Towards a typology of governance related to telecoupling
Taken together, we can hence distinguish three different types of governance related to telecoupling. For the sake of simplicity, let’s call these ‘telecoupling governance’ types 1, 2, and 3.
- In type 1, governance induces telecoupling. State-based or other governance interventions create the regulatory framework that enables a telecoupled phenomenon to develop. In the above-mentioned case, such governance interventions enabled the development of a palm-oil producing industry in SE-Asia, with all its negative externalities. Likewise, regional governance (e.g. EU biofuel policy) may show unsustainable sideffects in distant parts of the world. Type 1 telecoupling governance thus often creates unsustainability.
- In type 2, governance co-ordinates telecoupled flows. Commodity or value chains are governed by (private) chain actors. Insofar as the telecoupled chain causes sustainability problems, governance of this type serves to maintain these problems. However, such within chain governance is increasingly paying attention to adverse sustainability effects, and how they might be alleviated by these very chain actors (Bush et al. 2015).
- In type 3, finally, governance directs telecoupling towards sustainability. Or at least, it attempts to do so. Governance here seeks leverage points to ‘solve’ the sustainability problems created by telecoupling in either of the connected regions, or in spillover regions (Liu et al. 2018). This refers to state-based environmental governance, possibly including private and civic actors, as well as to non-state actor and multi-stakeholder initiatives (Lenschow et al. 2016).
These three types are ordered in a logical sequence of creating and facilitating telecoupling (type 1), maintaining and co-ordinating telecoupled chains (type 2), and alleviating the negative consequences of telecoupling (type 3). However, this order does not imply strict temporality. For example, chain governance (type 2) may have already started when state authorities consolidate an enabling regulatory framework (type 1).
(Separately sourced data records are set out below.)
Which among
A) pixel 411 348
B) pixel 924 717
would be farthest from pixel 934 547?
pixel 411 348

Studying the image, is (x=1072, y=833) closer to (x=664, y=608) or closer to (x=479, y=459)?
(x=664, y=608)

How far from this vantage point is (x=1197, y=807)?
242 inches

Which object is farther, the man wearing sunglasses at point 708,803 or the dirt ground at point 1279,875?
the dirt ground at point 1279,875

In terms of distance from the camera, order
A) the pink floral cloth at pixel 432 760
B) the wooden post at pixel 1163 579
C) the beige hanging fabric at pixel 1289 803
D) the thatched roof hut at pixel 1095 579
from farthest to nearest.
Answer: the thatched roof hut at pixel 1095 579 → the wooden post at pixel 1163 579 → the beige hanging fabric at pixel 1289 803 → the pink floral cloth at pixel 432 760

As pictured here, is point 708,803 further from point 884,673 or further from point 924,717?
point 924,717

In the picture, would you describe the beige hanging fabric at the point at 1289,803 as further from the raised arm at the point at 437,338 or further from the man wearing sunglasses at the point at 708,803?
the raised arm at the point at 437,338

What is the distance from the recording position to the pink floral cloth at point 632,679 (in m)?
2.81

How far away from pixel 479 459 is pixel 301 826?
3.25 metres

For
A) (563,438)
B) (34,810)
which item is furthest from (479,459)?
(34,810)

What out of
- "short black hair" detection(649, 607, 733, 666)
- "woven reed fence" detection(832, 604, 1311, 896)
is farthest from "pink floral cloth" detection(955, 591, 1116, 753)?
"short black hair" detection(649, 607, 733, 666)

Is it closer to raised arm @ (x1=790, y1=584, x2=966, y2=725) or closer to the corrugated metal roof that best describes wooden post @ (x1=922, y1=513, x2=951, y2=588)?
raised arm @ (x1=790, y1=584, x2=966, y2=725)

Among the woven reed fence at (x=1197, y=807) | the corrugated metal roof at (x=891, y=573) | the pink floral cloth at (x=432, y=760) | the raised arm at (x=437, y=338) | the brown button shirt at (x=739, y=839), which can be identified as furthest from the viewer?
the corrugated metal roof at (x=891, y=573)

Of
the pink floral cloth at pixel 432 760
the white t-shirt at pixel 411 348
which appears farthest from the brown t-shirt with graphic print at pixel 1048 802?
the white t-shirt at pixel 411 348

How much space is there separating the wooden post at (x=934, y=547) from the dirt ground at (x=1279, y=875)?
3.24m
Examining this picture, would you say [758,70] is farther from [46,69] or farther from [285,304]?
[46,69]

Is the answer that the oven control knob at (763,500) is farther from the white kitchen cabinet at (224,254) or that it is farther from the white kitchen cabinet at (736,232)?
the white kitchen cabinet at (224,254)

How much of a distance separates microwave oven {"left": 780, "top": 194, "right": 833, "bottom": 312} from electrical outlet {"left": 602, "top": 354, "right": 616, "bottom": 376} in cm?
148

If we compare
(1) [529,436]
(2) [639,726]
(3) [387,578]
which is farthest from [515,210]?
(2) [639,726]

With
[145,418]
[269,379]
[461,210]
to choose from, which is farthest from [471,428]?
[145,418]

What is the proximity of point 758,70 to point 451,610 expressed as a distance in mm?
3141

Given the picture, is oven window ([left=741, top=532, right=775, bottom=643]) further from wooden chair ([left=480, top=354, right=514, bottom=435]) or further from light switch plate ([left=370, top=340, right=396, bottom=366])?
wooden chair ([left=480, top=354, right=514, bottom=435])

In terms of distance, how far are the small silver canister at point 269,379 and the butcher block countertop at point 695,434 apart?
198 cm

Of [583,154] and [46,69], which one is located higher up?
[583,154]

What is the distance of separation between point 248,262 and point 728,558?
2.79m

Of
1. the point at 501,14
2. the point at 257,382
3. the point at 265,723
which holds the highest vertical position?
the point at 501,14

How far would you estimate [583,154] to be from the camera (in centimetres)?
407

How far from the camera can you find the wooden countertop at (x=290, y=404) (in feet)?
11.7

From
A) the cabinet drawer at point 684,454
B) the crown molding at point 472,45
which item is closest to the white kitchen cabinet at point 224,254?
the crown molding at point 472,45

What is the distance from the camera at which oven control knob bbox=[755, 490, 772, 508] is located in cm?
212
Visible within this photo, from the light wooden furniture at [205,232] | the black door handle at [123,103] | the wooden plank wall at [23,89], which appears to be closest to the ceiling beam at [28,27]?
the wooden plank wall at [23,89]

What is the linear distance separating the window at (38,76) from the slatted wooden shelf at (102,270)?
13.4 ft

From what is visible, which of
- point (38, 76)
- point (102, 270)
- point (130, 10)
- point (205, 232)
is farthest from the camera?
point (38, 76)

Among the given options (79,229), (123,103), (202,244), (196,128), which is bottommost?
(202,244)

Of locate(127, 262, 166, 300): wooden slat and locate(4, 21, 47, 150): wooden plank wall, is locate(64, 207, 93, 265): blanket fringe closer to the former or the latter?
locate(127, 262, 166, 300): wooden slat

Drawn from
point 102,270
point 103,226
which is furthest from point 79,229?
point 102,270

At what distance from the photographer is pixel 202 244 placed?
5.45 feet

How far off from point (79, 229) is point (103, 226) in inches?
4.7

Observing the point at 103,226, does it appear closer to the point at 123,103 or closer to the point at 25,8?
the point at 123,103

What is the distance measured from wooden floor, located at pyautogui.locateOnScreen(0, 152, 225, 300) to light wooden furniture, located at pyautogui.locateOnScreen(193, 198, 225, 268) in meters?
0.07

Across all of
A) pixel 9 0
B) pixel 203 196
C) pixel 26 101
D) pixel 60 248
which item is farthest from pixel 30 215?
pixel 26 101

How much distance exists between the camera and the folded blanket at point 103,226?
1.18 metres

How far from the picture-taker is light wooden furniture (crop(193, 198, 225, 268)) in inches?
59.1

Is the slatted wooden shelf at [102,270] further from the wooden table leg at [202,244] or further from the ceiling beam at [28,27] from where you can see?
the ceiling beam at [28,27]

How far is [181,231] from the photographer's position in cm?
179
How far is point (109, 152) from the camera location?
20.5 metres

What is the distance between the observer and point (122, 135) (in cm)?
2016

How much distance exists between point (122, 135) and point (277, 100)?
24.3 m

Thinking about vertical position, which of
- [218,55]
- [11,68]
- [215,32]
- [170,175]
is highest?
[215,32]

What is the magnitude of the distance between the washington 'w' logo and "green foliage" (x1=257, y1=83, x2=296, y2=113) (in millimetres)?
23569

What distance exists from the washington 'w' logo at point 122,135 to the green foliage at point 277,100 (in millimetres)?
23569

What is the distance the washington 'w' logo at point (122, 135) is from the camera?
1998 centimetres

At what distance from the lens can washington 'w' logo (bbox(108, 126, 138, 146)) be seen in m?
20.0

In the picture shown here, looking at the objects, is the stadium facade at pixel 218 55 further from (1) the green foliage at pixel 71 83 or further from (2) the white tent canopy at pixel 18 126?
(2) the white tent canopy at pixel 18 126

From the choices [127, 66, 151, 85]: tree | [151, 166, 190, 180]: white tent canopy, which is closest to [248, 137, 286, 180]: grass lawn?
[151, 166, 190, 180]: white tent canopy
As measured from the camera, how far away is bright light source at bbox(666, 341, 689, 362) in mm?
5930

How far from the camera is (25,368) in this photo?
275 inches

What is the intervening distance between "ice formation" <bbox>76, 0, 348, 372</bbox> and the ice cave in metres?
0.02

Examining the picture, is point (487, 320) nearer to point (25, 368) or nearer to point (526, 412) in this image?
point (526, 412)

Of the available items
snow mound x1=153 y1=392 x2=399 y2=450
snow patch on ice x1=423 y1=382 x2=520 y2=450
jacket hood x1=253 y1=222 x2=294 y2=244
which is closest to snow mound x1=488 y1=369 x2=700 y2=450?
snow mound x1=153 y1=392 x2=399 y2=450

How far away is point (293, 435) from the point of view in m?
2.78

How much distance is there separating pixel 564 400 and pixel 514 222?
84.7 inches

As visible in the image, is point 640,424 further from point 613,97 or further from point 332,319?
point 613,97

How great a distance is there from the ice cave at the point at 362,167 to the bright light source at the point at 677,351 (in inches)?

From a sustainability governance perspective, type 3 may appear most relevant. Numerous forms of governance arrangements fall under this category. To name just a few, these include state policies such as financial aid, compensation payments, technological co-operation, trade barriers or mandatory product labelling; impact assessments and permitting procedures in producing regions; bi- or multilateral trade agreements, international conventions, as well as multi-stakeholder initiatives such as the Round Table on Sustainable Palm Oil. Having said that, governance of type 2 is gaining importance for sustainability as private actors increasingly recognize their responsibility in alleviating adverse effects of their economic activity. Accordingly, recent papers on the topic have addressed the problems and potentials of governing chains towards sustainability, for example regarding coffee (Donovan and Poole 2014) or rubber (Dwyer and Vongvisouk 2017).
Ultimately, type 1 governance may bear the greatest potential for sustainability improvements. Rather than going by a ‘cleaning up’ mechanism (as type 3 governance may suggest), adverse effects of telecoupling should ideally be considered in advance. However, the mere application of a pecautionary principle, as it is well established in many more regionally-based institutions of environmental governance, is certainly easier said than done for complex telecoupled settings. Systematically incoporating considerations on telecoupling effects in major impact assessment procedures could be a start.
I thank my colleagues in the GOVERNECT project – Andrea Lenschow, Ed Challies, Benedetta Cotta and Almut Schilling-Vacaflor – for valuable comments.